How to convert a string to a dictionary:
# 字典推导式
cookies="anonymid=j3jxk555-nrn0wh; _r01_=1; _ga=GA1.2.1274811859.1497951251; _de=BF09EE3A28DED52E6B65F6A4705D973F1383380866D39FF5; [email protected]; depovince=BJ; jebecookies=54f5d0fd-9299-4bb4-801c-eefa4fd3012b|||||; JSESSIONID=abcI6TfWH4N4t_aWJnvdw; ick_login=4be198ce-1f9c-4eab-971d-48abfda70a50; p=0cbee3304bce1ede82a56e901916d0949; first_login_flag=1; ln_hurl=http://hdn.xnimg.cn/photos/hdn421/20171230/1635/main_JQzq_ae7b0000a8791986.jpg; t=79bdd322e760beae79c0b511b8c92a6b9; societyguester=79bdd322e760beae79c0b511b8c92a6b9; id=327550029; xnsid=2ac9a5d8; loginfrom=syshome; ch_id=10016; wp_fold=0"
cookies = {
i.split("=")[0]:i.split("=")[1] for i in cookies.split("; ")}
#字典是无序的
# 列表推导式
self.url_temp = "https://tieba.baidu.com/f?kw=" + tieba_name + "&ie=utf-8&pn={}"

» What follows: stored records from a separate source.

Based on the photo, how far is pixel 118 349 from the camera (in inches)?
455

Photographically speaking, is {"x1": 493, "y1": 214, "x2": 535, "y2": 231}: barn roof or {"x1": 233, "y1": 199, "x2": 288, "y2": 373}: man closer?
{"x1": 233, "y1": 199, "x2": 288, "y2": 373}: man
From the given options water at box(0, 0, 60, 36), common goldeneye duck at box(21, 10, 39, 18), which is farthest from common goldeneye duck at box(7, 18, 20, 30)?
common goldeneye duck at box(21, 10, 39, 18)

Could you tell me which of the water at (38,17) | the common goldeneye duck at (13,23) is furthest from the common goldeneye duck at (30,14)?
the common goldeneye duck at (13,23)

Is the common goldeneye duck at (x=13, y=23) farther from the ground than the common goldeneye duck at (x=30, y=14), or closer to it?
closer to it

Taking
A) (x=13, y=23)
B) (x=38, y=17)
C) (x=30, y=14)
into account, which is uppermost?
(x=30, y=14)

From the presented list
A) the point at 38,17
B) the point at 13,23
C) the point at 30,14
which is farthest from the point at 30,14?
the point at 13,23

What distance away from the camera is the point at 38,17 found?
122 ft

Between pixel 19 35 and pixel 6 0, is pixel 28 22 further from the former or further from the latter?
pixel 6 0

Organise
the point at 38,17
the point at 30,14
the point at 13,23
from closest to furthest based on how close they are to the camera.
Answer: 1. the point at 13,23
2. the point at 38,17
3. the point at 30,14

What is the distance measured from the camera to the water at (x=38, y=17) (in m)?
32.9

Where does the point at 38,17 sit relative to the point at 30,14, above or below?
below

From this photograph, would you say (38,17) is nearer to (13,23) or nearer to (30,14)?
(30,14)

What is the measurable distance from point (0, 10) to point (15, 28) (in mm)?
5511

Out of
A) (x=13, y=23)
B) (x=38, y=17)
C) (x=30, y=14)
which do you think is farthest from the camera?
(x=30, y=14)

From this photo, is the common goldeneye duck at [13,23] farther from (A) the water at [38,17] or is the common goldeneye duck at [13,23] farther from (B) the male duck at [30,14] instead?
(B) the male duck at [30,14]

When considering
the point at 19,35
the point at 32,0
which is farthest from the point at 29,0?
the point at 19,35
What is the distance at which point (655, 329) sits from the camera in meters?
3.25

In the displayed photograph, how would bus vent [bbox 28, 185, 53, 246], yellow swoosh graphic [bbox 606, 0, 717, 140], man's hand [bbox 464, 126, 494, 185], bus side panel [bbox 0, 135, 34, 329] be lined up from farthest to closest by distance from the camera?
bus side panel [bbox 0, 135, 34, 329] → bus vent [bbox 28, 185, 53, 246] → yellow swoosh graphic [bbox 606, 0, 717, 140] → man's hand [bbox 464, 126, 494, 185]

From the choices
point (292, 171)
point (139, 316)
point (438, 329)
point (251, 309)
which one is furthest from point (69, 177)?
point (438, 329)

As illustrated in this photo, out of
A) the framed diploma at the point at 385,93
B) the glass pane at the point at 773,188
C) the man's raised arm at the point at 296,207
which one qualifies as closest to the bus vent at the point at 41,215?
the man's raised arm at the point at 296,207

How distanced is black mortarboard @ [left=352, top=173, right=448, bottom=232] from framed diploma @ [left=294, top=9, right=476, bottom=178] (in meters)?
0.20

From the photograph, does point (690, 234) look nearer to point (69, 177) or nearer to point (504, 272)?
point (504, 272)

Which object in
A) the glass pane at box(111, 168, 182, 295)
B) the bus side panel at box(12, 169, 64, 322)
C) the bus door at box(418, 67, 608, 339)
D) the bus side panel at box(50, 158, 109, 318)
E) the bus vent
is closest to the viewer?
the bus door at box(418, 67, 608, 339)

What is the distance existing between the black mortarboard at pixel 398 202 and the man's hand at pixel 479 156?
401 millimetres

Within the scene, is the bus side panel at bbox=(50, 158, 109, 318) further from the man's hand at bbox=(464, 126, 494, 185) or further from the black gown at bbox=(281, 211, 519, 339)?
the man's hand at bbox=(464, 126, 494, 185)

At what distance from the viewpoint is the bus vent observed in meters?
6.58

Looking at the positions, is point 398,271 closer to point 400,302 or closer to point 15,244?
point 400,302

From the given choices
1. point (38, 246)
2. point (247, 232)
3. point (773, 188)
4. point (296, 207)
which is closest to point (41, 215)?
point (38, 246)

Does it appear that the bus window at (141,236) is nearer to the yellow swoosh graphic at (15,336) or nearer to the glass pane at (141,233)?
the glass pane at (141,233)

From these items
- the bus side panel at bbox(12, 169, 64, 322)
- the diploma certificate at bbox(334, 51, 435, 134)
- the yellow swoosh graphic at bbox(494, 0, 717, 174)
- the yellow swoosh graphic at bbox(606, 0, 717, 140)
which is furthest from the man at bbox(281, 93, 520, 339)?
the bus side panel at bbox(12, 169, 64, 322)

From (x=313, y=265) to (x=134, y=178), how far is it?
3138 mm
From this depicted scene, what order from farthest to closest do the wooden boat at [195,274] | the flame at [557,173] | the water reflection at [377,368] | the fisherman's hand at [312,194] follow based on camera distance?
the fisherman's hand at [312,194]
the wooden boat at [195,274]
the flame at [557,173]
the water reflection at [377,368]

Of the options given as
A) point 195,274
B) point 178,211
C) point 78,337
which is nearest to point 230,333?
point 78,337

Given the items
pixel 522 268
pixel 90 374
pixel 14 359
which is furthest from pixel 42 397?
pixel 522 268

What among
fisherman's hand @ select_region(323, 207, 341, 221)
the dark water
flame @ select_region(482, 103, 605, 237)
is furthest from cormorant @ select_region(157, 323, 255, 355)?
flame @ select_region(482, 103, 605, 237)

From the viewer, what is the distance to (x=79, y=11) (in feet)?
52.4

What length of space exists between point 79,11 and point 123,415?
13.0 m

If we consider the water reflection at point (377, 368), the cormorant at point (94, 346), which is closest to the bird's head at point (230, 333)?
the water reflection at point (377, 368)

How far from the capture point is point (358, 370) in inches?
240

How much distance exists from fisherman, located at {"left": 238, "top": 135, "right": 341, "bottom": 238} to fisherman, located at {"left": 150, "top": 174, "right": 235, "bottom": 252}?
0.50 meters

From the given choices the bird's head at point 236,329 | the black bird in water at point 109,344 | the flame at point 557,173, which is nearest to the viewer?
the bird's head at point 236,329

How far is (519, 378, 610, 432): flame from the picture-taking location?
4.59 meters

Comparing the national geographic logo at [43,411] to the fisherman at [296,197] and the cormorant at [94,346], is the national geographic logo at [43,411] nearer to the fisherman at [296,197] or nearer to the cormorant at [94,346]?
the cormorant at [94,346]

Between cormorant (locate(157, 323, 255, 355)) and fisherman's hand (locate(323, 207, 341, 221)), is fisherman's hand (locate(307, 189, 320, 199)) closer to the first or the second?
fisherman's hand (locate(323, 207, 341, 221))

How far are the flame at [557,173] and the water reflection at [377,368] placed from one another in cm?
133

return [self.url_temp.format(i * 50) for i in range(1000)]
requests usage:
tips:response.text 对象中,名词一般是属性,动词一般是方法,需要加括号
byte型数据(字符串前面加b'的),解码时用decode:
例:b'<!DOCTYPE html>\.... </html>\r\n'
response.content.decode()
# requests中解决编解码的方法
response.content.decode()
response.content.decode("gbk")
response.text
import json
json.loads(response.content.decode())
Data extraction method
json data extraction
- The strings in json are all enclosed in double quotes
- If not double quotes
- eval: can realize simple string and python type conversion
- replace: replace single quotes with double quotes
- If not double quotes
json.loads()和json.dump()
html_str = parse_url(url)
# json.loads把json字符串转化为python类型(字典)
ret1 = json.loads(html_str)
# json.dumps能够把python类型转化为json字符串
# ensure_ascii=False设置编码, indent=4设置换行缩进,都是为了使数据看起来更美观
# encoding="utf-8" 也是必要的
with open("douban.json","w",encoding="utf-8") as f:
f.write(json.dumps(ret1, ensure_ascii=False, indent=4))
Regular expression
常用正则表达式的方法:
re.compile(编译)
pattern.match(从头找一个)
pattern.search(找一个)
pattern.findall(找所有)
pattern.sub(替换)
Use attention points:
re.findall("a(*?)b","str")
, Can return the content in the brackets, the content before and after the brackets plays the role of positioning and filtering- The original string r, when there is a backslash in the string to be matched, using r can ignore the escape effect brought by the backslash
- The dot does not match by default\n
\s
Able to match blank strings, not only containing spaces, but also\t \r \n
Xpath learning
- Using xpath helper or copy xpath in chrome is the data extracted from the element, but the crawler gets the response corresponding to the url, which is often different from the elements
- Get text
a/text()
Get the text under aa//text()
Get the text contained in all tags under a//a[text()='下一页']
Choose based on text
- Get attributes
@符号
- /html/head/link/
//ul[@id="detail-list"]
//
- At the beginning of xpath, it means to select from any position in the current html
li//a
Indicates any label under li (if you use /, you need to choose one level and one level, which is more complicated)
示例:
//ul[@id="detail-list"]/li/a[@class='image share-url']/@href
# /@href 用于获取标签中的网页链接
Use xpath in the code
Need to use lxml library
- Getting started:
- Import lxml of etree library
from lxml import etree - Use etree.HTML to convert a string into an Element object
- Element object has xpath method
html = etree.HTML(text)
- Import lxml of etree library
from lxml import etree
text = ''' <div> <ul>
<li class="item-1"><a>first item</a></li>
<li class="item-1"><a href="link2.html">second item</a></li>
<li class="item-inactive"><a href="link3.html">third item</a></li>
<li class="item-1"><a href="link4.html">fourth item</a></li>
<li class="item-0"><a href="link5.html">fifth item</a>
</ul> </div> '''
html = etree.HTML(text)
print(html)
#查看element对象中包含的字符串
print(etree.tostring(html).decode())
#获取class为item-1 li下的a的herf
ret1 = html.xpath("//li[@class='item-1']/a/@href")
#获取class为item-1 li下的a的文本
ret2 = html.xpath("//li[@class='item-1']/a/text()")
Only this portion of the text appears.